It's fine. I have been a magazine editor for 13 years, and I have received emails and mail much more rude than the one you sent. I do appreciate your opinion as a reader. I am sure you realize that insulting the editor isn't how to get your article published. I do not have editors writing articles, by the way, but freelancer writers who cover construction and have for years. They are members of the Construction Writers Association, which I where I found them. They aren't ignorant about masonry.

Even if you do put our magazine down after 30 seconds, you obviously want to write for it. I take this as a compliment to the extremely hard work I and our entire staff put into each issue.

I'll reconsider this week if I want to move forward, and I'll get back to you.

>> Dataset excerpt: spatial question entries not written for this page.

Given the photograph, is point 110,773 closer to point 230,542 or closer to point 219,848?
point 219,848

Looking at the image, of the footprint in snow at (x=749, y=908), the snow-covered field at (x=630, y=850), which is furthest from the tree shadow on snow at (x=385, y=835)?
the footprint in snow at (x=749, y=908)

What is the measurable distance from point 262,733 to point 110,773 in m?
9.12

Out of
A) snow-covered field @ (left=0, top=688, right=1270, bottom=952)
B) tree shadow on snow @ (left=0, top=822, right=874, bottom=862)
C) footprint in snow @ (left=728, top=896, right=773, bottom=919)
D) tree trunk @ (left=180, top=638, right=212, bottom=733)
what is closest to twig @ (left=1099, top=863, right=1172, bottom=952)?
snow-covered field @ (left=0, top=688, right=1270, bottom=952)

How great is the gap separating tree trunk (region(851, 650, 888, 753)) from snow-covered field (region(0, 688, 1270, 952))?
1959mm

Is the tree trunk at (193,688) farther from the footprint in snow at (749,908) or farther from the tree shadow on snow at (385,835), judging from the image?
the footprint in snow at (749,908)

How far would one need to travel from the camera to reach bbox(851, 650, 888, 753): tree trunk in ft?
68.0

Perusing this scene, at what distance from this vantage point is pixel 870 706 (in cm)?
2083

Have a great rest of the weekend.


I appreciate your openness to feedback. I understand why, but most of your articles are geared for commercial work, which I don't do, so the reason for the short browse isn't the quality of the articles: they tend not to be as applicable to artisan/residential masonry construction. I go right to the "new tools" section first.

The moral of the story is, I explained that, yes, we cover commercial masonry, not residential. I told him to contact me in September.

I also Googled my way into discovering that this guy has written a paperback handbook on his fireplaces, so I don’t believe for a second that getting published and furthering his reputation as an “expert” isn’t helpful to him.

Any thoughts? How would you have handled this guy?